**Problem to solve:** Beginning with the line that holds "GIP-2::GFP and mCherry::RAB-11.1" in the data below, give again every line through the one that holds "Answer (YES/NO): NO", exactly as written.

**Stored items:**
=======

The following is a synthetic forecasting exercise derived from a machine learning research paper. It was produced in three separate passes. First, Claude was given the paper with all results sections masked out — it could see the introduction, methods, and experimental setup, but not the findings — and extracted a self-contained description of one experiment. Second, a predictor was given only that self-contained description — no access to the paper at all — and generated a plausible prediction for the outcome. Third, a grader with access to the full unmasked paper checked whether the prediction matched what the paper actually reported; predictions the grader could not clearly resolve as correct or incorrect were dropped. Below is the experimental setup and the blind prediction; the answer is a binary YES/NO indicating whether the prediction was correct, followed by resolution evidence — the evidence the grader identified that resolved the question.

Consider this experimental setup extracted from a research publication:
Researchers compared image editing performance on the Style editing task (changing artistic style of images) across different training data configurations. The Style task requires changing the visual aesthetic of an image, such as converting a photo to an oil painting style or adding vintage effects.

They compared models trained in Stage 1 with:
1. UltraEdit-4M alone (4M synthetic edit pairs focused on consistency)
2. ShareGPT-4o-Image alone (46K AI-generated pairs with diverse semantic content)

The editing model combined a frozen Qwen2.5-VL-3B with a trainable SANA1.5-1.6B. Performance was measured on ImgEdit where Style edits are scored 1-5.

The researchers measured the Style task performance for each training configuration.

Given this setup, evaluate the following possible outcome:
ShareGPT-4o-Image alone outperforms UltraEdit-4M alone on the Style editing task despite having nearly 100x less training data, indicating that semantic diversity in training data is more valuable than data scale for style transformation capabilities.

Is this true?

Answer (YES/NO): YES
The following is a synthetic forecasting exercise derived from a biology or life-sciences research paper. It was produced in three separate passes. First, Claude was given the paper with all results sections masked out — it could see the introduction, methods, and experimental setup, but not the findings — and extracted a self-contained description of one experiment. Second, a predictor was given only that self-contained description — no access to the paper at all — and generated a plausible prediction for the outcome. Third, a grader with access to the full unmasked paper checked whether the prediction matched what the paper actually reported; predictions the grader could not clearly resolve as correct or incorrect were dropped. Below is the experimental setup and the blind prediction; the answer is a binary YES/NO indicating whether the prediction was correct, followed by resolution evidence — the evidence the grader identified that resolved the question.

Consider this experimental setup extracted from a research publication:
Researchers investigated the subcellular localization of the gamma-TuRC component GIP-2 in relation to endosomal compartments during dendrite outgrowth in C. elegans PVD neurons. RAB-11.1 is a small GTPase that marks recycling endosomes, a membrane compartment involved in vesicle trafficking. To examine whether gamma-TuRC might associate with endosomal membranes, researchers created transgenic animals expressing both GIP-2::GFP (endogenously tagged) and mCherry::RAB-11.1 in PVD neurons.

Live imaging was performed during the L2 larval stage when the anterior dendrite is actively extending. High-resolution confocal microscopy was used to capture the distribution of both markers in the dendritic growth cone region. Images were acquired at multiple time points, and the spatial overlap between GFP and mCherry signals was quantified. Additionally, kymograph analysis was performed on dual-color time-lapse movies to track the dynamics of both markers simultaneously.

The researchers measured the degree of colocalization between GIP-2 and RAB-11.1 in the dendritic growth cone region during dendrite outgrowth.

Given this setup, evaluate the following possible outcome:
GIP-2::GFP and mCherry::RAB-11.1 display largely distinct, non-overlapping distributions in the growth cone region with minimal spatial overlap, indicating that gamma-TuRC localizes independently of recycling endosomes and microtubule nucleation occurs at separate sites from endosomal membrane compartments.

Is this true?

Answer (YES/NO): NO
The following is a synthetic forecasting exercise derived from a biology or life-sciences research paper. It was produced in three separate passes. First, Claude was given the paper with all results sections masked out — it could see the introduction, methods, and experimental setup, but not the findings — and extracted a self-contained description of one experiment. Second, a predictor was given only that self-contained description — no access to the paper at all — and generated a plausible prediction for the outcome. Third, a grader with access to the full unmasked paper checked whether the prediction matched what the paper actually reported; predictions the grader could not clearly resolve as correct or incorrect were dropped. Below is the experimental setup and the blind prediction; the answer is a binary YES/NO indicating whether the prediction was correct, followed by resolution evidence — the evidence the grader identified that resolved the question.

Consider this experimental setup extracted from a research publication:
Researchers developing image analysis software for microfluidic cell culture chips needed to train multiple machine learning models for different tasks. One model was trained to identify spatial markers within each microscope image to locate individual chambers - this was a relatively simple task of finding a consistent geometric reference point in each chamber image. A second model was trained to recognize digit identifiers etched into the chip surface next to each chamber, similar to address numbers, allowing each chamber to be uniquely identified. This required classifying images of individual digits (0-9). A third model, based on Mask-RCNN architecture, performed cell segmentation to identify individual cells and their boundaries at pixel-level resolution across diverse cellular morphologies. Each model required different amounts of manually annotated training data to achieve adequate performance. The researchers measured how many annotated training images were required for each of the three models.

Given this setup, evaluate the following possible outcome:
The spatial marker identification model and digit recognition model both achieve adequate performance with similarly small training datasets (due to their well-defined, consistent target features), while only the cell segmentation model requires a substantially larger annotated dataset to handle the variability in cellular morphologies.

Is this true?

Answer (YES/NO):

=======

**Your response:**
GIP-2::GFP and mCherry::RAB-11.1 display largely distinct, non-overlapping distributions in the growth cone region with minimal spatial overlap, indicating that gamma-TuRC localizes independently of recycling endosomes and microtubule nucleation occurs at separate sites from endosomal membrane compartments.

Is this true?

Answer (YES/NO): NO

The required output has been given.